Wednesday, February 3, 2010

2/3/10 Midafternoon Report: Market seeking direction like troubled teen in ABC afterschool special, though with less crying and less Meredith Baxter Birney

The market is mostly lower today despite some moderately postive macro reports (moderately positive in the way that learning you have syphilis is moderately more positive than learning you have nut cancer).  The ISM said the service industry expanded in January for the first time in three months, which may be one reason RICK is bouncing back today since they provide the type of service into which all industries should be expanding.  While the ISM's index for the service industry rose to a whopping 50.5 (and again, for those of you playing at home, anything above 50 signals growth, so 50.5 signals about as much growth as Ben Bernanke's cranium follicles), it was slightly below analyst estimates.  Also, ADP came out with their job data for January showing only 22k jobs had been cut which was inline with forecasts and the smallest drop in two years which is good news for everyone but those 22k people who lost their jobs or the 15MM or 20MM (what's 5MM among friends)  people who remain unemployed.

In world news, the EU is getting all up in Greece's souvlaki telling Greece that they are ok with the deficit reduction plan but will be watching them closer than a 25 year old virgin watches the lovely Amanda Seyfried at a movie premier (and as an aside, Money McBags had never heard of the delightful Ms. Seyfried until yesterday but he will now be investigating her full body of work which we can all assume is spanktacular.  Unexpectedly finding this charming young lass is like finding that that undervalued small cap stock with no analyst coverage, growing at 40%, and trading at less than 4x cash flow).  The EU commissioner for economic and monetary affairs called the Greek government’s objectives and targets "ambitious" but"“achievable."  He added, "every time we observe slippages we will ask the Greek authorities to adopt additional measures such as putting less tzatzki sauce on their gyros, conserving water by showering only twice a month instead of their usual three times, and allowing Maria Menounos to man the Athens welcome center kissing booth."
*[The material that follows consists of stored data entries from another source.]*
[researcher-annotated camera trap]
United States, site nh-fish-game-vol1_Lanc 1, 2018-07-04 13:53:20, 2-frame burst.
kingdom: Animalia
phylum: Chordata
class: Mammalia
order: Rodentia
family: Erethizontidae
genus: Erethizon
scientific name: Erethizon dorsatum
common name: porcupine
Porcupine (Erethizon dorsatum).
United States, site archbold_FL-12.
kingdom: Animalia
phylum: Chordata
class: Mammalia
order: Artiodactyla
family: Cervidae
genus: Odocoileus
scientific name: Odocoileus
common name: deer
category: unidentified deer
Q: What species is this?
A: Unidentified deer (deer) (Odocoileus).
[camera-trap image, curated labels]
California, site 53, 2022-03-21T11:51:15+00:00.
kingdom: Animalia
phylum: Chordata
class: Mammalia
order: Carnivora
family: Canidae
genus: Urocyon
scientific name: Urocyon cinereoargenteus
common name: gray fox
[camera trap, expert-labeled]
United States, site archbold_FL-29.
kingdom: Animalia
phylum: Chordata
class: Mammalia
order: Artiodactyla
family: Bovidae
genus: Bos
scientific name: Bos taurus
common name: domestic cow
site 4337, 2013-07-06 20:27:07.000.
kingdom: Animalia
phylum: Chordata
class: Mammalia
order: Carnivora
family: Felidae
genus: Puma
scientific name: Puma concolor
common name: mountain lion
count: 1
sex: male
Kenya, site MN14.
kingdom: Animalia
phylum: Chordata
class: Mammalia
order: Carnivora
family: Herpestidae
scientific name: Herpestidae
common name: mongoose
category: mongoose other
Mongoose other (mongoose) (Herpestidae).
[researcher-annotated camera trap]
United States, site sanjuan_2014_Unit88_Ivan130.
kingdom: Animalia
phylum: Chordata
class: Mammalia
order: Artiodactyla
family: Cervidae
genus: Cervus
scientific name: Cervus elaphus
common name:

In stock news, investors are getting less confident in the market with the expectations that the market will fall 10% or more at its highest level since 1984 according to a survey of investment writers.  Of course those investment writers also thought 2008 would be a banner year for the S&P, Dewey would defeat Truman, and Fermat's last thereom would go unsolved (hey guys, all you had to do was carry the 1).  Money McBags was happily not one of the writers polled because he refuses to be associated with other financial writers and their groupthink (plus there was that incident last year at the Financial Writers of America Conference involving a punch bowl and a Money McBags' turd, so it's not clear he is welcome anyway).  Also, Time Warner and AOL both put up good quarters, just not together, as they proved that two heads are often better than one (unless the head in question is Bar Refaeli's, and then one is perfectly acceptable).  Time Warner not only beat estimates, but they raised their dividend thanks to strength in their film and cable business which was able to provide a boost for continuing publishing declines (why buy an investment magazine when you can read Money McBags for free?).  AOL's earnings were $.01 per share, though their revenue shrunk by 17% because people don't use fucking dial-up internet service anymore.  Jeesh.  To diversify out of the dial-up business, AOL is said to be working on an updated abacus (featuring different colored beads), tins for dageurreotypes, and a re-invention of the wheel (they are apparently making it square).

In small cap news, HDIX (aptly named H sucks a DIX by Money McBags who owned them for a while last year) is up 89% on a buyout proposal from a Japanese company named Nipro (or as it's pronounced in the US, Nipple).  HDIX makes cheap over the counter diabetes blood test readers that sell for less than half the price of competitor's products and work just as well.  It was that thesis that led Money McBags to buy the stock last year as the recession should have caused people to trade down, of course it was HDIX's shitty performance that caused Money McBags to sell well before today's payoff.  In other news,  CKSW is down after their inline Q though guidance was for slighly above street revenue estimates for 2010.  Money McBags has yet to fully go through their quarter but the sell-off is likely because license revenue did not grow.  That said, their book to bill was greater than 1 (and book to bill is a strong leading indicator of future performance, like packs of unopened condoms at the beginning of a gang bang), they are forecasting near 20% growth, and are trading at 16x or so 2010 earnings or 3x revenues.  The company isn't terribly cheap, but they are growing, their fleet optimization software is supposed to be the best in the business, and they have a burgeoning partnership with SAP to deliver this software.  Money McBags will look in to their Q a bit more tonight, but this is another watch list stock for all of you out there because they have a market leading technology in a growing market and a huge partner (SAP).  This smells more of an acquisition candidate than Paris Hilton smells of AIDS.